Drake Cooper #2 on Outside Magazine’s 2015 Best Places to Work List

It’s a special honor to make Outside Magazine’s Best Places to Work list for the fourth year in a row. This year’s #2 ranking is our highest yet!  It will probably come out too sappy and too personal, and my writing skills will prove too poor, for me to put that into real context for anyone reading this. But, I’ll take a swing at it.

I care about culture. I care about it earnestly and work on it with intention.

And then, of course, there’s the whole thing about this particular award coming from Outside Magazine and what the outdoors in Idaho means to me, and to so many of us at Drake Cooper. I guess this list is the perfect cocktail of two things about which I care deeply.

Four years ago, when we made the list for the first time, I wrote a blog telling the story of how I’d clipped out an ad in Outside Magazine, circa 1994. How that ad found it’s way into a frame and onto a spot on my wall in my house just down the street from Vanderbilt University, in Nashville, TN. The ad was for a wild state with a wild river and it called to me. I set out to find this place and to one day explore it. A few short years later, when I somehow found myself moving to Boise along with my wife of less than a year, we fell in love with this remote outdoor mecca and Idaho became home immediately. It wouldn’t be till many years later, meeting Bill Drake, the owner of the advertising agency that produced that ad, that the story would come full circle.

Living in Idaho, means adventure. Working in advertising is also an adventure – and it can be all consuming. So we focus on the culture of our workplace, and we do our best to uphold it. But what constitutes culture anyway? What makes one good and another bad? To me, at the heart of culture is shared values that an organization agrees to uphold. And trust. Lots of mutual respect and trust. What’s not culture, particularly now in the Millennial-driven new found love of culture-at-all-costs, are things like dogs at work, yoga at lunch, IPA of the day and group bike rides at all hours. Those things, while awesome(!), are NOT a culture. Those sorts of things are the benefits of a strong culture. The hard work of creating and maintaining a solid culture is often confused with the outcomes of it.

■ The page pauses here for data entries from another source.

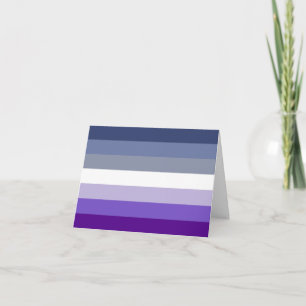 Anuncio Bandera del Orgullo Lesbiana Butch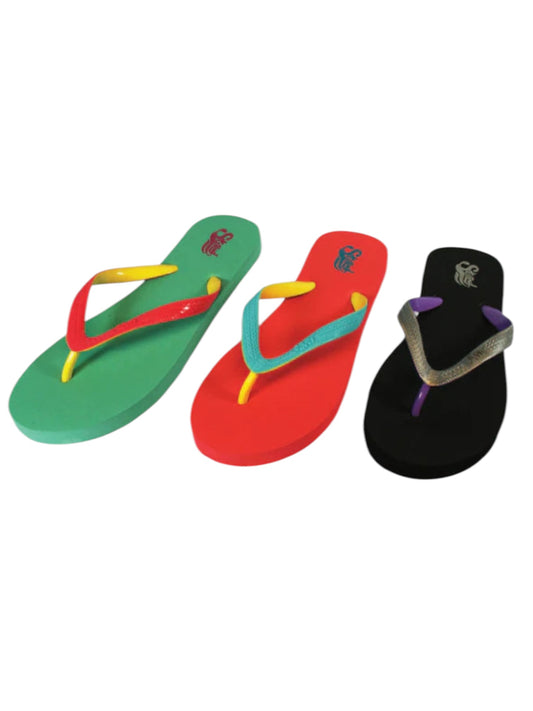 Ladies Flip Flops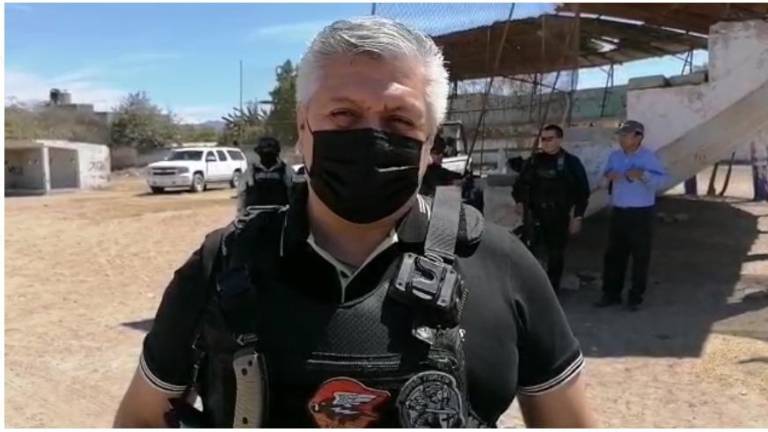 Fuerzas de seguridad aseguran en Escuinapa ‘bodega huachicol’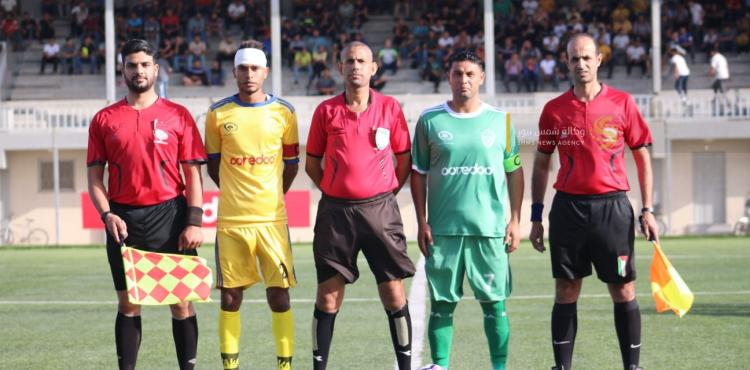 الزوايدة و اتحاد الشجاعية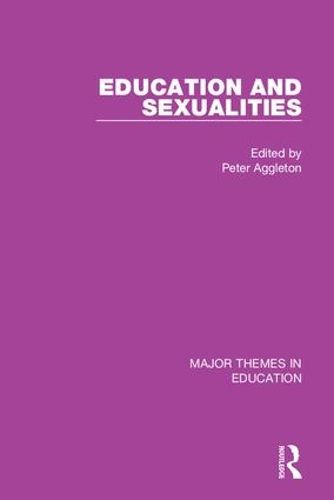 Cover image for Education and Sexualities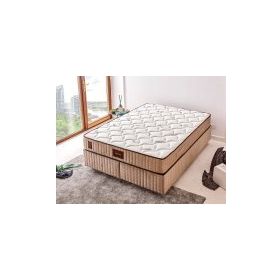 Niron Yatak Bamboo Green Sleep Lüks Ortopedik 150x200 cm Yatak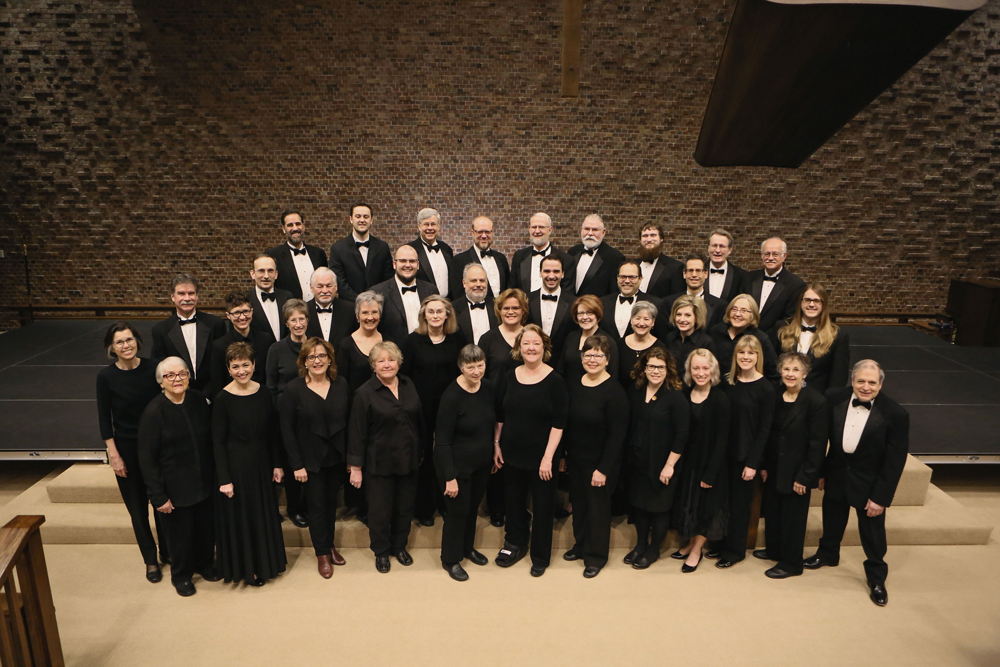 Bloomington Chamber Singers Celebrate a Half Century of Making Beautiful Music (PHOTO GALLERY)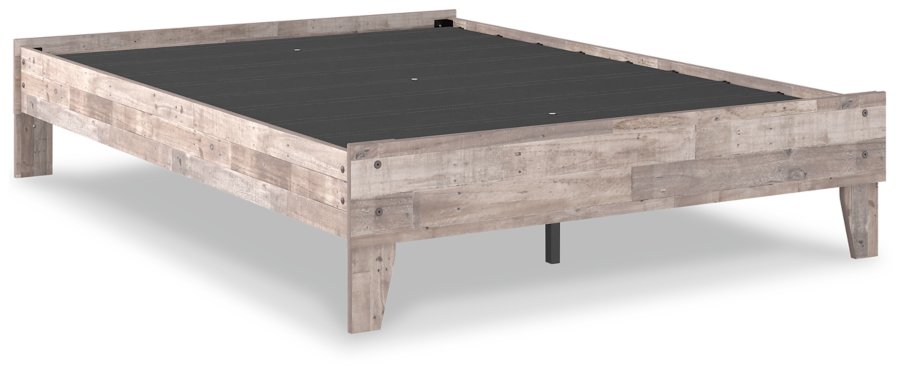 Neilsville Full Platform Bed - image 1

If I were to try to describe what culture IS for Drake Cooper, it would sound like this:

At Drake Cooper, our culture is based on a shared belief system of values that outshine titles and roles. We are in the business of creating things. Ideas. Products. Services. Notions. And we derive real meaning in building stories and connecting people to brands. Our passion is the motivation for the work we do. It’s in that spirit that all of us must value people as much as profit as ingredients to sustainability and happiness.

We are not bound by the industry we are in and willingly go to extraordinary lengths to create and invent. We value and celebrate the unique, the distinctive, and the free spirit that comes with our world. And in an industry that has no rules, we make up our own, with the simple goal that our work makes a difference.

No job here is small and the big-hearted and enthusiastic find a home among us. We agree to collectively strive to make this the best place we’ve ever worked and to create jobs as big as our spirits. We build brands for the ambitious because we ourselves are ambitious.

We’re honored to be on your list, Outside. Now, excuse me while I jump on my bike.

-jc

Here’s some background on how companies are selected :

Outside’s “Best Places to Work” project celebrates innovative companies setting a new standard for a healthy work-life balance. The list was compiled with the help of the Outdoor Industry Association and Best Companies Group. The yearlong selection process began with an outreach effort that identified a wide range of non-profit and for-profit organizations with at least 15 employees working in an office in the United States. Participating companies were sent confidential employee-satisfaction surveys and employer-questionnaires to collect information about benefits, compensation, policies, job satisfaction, environmental initiatives, and community outreach programs. The experts at the Best Companies Group then analyzed the results and selected the companies that best enable employees to pursue active lifestyles while also supporting their social and environmental contributions.